Saat bunyi mesin sudah menderu pelan, tubuh Aiken seakan membeku. Sorot matanya kosong menatap ke depan. Tanpa sadar, dirinya mencengkeram kemudi kuat-kuat, lalu melepaskannya. Dia lalu memukul-mukul kemudi itu sampai puas. Barulah Aiken merasa lega.
“Aku tidak suka ini. Tidak ada yang boleh menghalangi keinginanku. Apapun yang kumau, harus kudapatkan,” geramnya lirih. Aiken memukul kemudi sekali lagi, sebelum memutarnya pelan. Dia meninggalkan halaman luas rumah Wayne Carlsberg untuk menuju kampus tempat Elektra berkuliah.
“Ah, Aiken Caldwell. Bagaimana hari-hari pertamamu sebagai mahasiswa? Apa kau menyukainya?” pria bernama Mark tersebut membalas sapaan Aiken sambil menjabat erat tangannya.

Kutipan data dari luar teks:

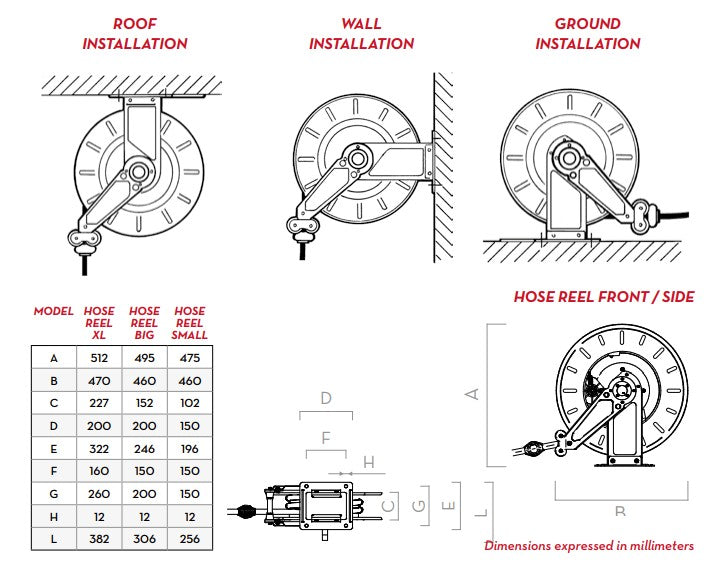 ROOF INSTALLATION

WALL INSTALLATION

GROUND INSTALLATION

HOSE REEL FRONT / SIDE

| MODEL | HOSE REEL XL | HOSE REEL BIG | HOSE REEL SMALL |
|---|---|---|---|
| A | 512 | 495 | 475 |
| B | 470 | 460 | 460 |
| C | 227 | 152 | 102 |
| D | 200 | 200 | 150 |
| E | 322 | 246 | 196 |
| F | 160 | 150 | 150 |
| G | 260 | 200 | 150 |
| H | 12 | 12 | 12 |
| L | 382 | 306 | 256 |

D
F
H
C
G
E
L
A
B

Dimensions expressed in millimeters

“Sejujurnya, aku tidak menyukainya sama sekali. Aku merasa marah dengan keadaan,” ungkap Aiken sembari memasang raut sedih.
“Hei, apa yang terjadi?” Mark menepuk-nepuk pundak Aiken untuk menghiburnya. “Apa mata kuliahnya terlalu berat bagimu?”
“Oh, tidak. Bukan itu,” Aiken tertawa pelan. “Aku tak pernah kesulitan dalam hal belajar. Kau tahu sendiri bahwa aku selalu unggul dalam segalanya. Aku akan kecewa jika ada seseorang yang mengalahkanku dengan curang,” lanjutnya.
“Oh, ya? Apakah ada seseorang yang telah mencurangimu?” kejar Mark penasaran. Pria yang berusia jauh lebih tua dari Aiken tersebut berjalan semakin mendekat.
“Ya, namanya Robby Fletcher. Kudengar, dia adalah salah satu dosen di sini. Apakah kau pernah mendengar namanya?” tanya Aiken.
“Tentu saja. Dia adalah salah satu staf pengajar di jurusan ini,” Mark mengiyakan dengan yakin.
“Ah, kebetulan. Kalau begitu tak salah jika aku meminta tolong padamu,” ujar Aiken.
“Meminta tolong apa?” Mark menautkan kedua alisnya yang tebal.
“Beri aku akses untuk memeriksa latar belakang Robby Fletcher,” jawab Aiken setengah berbisik.
“Wah, sayang sekali. Aku tidak bisa melakukannya. Hal itu termasuk ke dalam pelanggaran berat. Mencari tahu identitas seseorang tanpa keperluan, sama saja dengan mencuri,” tegas Mark.
“Tolonglah, Mark,” pinta Aiken. Dia kemudian merogoh dompet yang disimpan di saku celana bagian belakang. Aiken mengeluarkan puluhan lembar uang dalam pecahan seratus poundsterling, lalu meletakkan segepok uang tersebut di atas telapak tangan Mark.
“Astaga, apa kau gila?” Mark terbelalak tak percaya. Dia berusaha mengembalikan uang tersebut pada Aiken. Namun, Aiken menolaknya diiringi tatapan tajam.
“Aku tahu kau sangat membutuhkan uang ini, Mark. Ayahku mengatakan bahwa anak sulungmu akan masuk ke sekolah privat bulan ini,” bujuk Aiken. Dia tersenyum saat menangkap bahwa pria di hadapannya itu mulai goyah.
“Hei, tenang saja. Kita akan merahasiakan hal ini,” ucap Aiken tepat di telinga Mark. Dia juga menyelipkan uang berjumlah lumayan besar tadi ke dalam saku kemeja pegawai tata usaha itu.
“Ya, ampun,” Mark berdecak pelan sambil sesekali menggaruk kepalanya yang sedikit botak. “Baiklah, ikuti aku,” putus Mark pada akhirnya. Buru-buru pria itu menyeret Aiken dan membawanya masuk ke dalam ruangan arsip. Beruntung saat itu sudah tak terlihat siapapun di sekitar mereka.
“Duduklah di sini,” Mark mengarahkan Aiken ke depan salah satu perangkat komputer. Mark menyalakan komputer itu dan menunggu selama beberapa menit sampai layar monitornya menyala. Mark lalu mengetik sebuah nama dan menunjukkannya pada Aiken.
“Silakan, bacalah. Dokumen ini berisi data-data pribadi Robby Fletcher,” ujar Mark.
“Terima kasih, Mark. Kau yang terbaik,” sanjung Aiken sebelum antusias membaca deretan tulisan yang memenuhi layar monitor. Aiken yang awalnya antusias, kini mulai merasa lelah. Kursornya sudah tiba di bagian akhir dokumen. Namun dia masih belum mendapatkan informasi penting dari Robby Fletcher, selain nama dan tanggal lahir serta alamat. Dokumen itu juga menyebutkan bahwa Robby terlahir di Irlandia Utara.